[Opening Material to process section]

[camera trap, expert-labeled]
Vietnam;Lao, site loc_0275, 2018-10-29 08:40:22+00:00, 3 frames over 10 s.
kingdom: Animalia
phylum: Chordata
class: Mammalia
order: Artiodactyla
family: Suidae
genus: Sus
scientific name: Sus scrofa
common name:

[Closing Material to process section]

● What the task requires
Copy out the entries in full, exactly as they appear.

● Answer section
[camera trap, expert-labeled]
Vietnam;Lao, site loc_0275, 2018-10-29 08:40:22+00:00, 3 frames over 10 s.
kingdom: Animalia
phylum: Chordata
class: Mammalia
order: Artiodactyla
family: Suidae
genus: Sus
scientific name: Sus scrofa
common name:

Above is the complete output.